---- Input records

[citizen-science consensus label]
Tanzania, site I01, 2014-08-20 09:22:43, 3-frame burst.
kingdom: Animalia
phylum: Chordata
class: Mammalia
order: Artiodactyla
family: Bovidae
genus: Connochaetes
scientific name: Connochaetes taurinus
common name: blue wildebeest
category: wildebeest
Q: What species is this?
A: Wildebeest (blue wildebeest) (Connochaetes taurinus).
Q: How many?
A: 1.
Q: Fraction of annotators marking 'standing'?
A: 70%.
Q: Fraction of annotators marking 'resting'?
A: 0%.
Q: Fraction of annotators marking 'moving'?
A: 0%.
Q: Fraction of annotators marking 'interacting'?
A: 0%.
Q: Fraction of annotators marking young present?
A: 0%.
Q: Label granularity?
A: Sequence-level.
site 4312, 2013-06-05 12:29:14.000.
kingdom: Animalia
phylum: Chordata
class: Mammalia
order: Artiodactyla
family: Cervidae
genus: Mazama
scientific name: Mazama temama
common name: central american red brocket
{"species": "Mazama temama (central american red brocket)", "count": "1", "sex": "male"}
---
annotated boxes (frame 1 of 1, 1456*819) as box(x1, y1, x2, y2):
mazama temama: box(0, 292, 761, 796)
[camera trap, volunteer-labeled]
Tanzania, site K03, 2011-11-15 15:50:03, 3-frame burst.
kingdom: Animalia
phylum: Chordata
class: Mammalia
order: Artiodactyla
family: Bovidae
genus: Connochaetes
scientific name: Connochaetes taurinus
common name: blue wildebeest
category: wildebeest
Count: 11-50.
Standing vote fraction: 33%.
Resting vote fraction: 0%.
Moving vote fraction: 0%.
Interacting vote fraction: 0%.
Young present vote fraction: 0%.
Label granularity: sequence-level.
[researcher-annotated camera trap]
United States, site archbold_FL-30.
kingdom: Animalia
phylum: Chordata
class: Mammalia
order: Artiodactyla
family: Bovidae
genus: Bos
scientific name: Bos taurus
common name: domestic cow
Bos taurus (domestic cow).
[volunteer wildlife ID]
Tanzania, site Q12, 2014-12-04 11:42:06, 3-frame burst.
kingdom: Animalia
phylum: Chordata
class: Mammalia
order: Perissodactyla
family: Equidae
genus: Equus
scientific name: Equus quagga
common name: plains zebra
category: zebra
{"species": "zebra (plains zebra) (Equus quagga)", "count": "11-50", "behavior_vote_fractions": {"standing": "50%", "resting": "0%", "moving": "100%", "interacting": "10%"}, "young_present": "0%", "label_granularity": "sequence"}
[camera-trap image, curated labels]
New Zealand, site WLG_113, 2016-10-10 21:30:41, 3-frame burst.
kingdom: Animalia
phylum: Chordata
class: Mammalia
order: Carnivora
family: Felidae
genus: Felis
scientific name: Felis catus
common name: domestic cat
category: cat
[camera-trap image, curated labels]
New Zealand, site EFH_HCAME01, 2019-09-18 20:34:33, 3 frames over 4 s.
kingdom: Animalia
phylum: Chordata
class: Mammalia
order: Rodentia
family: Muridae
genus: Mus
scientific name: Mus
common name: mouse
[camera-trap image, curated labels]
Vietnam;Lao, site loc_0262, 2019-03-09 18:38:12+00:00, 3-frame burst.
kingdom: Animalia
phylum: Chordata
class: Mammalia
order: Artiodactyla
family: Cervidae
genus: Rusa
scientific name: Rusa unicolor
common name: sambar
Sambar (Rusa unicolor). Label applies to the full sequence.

--------

* _What is required_: Please copy, exactly as written, every line in the listing above from the line with "scientific name: Bos taurus" up to and including the line with "common name: mouse".

* _Output for this exercise_:
scientific name: Bos taurus
common name: domestic cow
Bos taurus (domestic cow).
[volunteer wildlife ID]
Tanzania, site Q12, 2014-12-04 11:42:06, 3-frame burst.
kingdom: Animalia
phylum: Chordata
class: Mammalia
order: Perissodactyla
family: Equidae
genus: Equus
scientific name: Equus quagga
common name: plains zebra
category: zebra
{"species": "zebra (plains zebra) (Equus quagga)", "count": "11-50", "behavior_vote_fractions": {"standing": "50%", "resting": "0%", "moving": "100%", "interacting": "10%"}, "young_present": "0%", "label_granularity": "sequence"}
[camera-trap image, curated labels]
New Zealand, site WLG_113, 2016-10-10 21:30:41, 3-frame burst.
kingdom: Animalia
phylum: Chordata
class: Mammalia
order: Carnivora
family: Felidae
genus: Felis
scientific name: Felis catus
common name: domestic cat
category: cat
[camera-trap image, curated labels]
New Zealand, site EFH_HCAME01, 2019-09-18 20:34:33, 3 frames over 4 s.
kingdom: Animalia
phylum: Chordata
class: Mammalia
order: Rodentia
family: Muridae
genus: Mus
scientific name: Mus
common name: mouse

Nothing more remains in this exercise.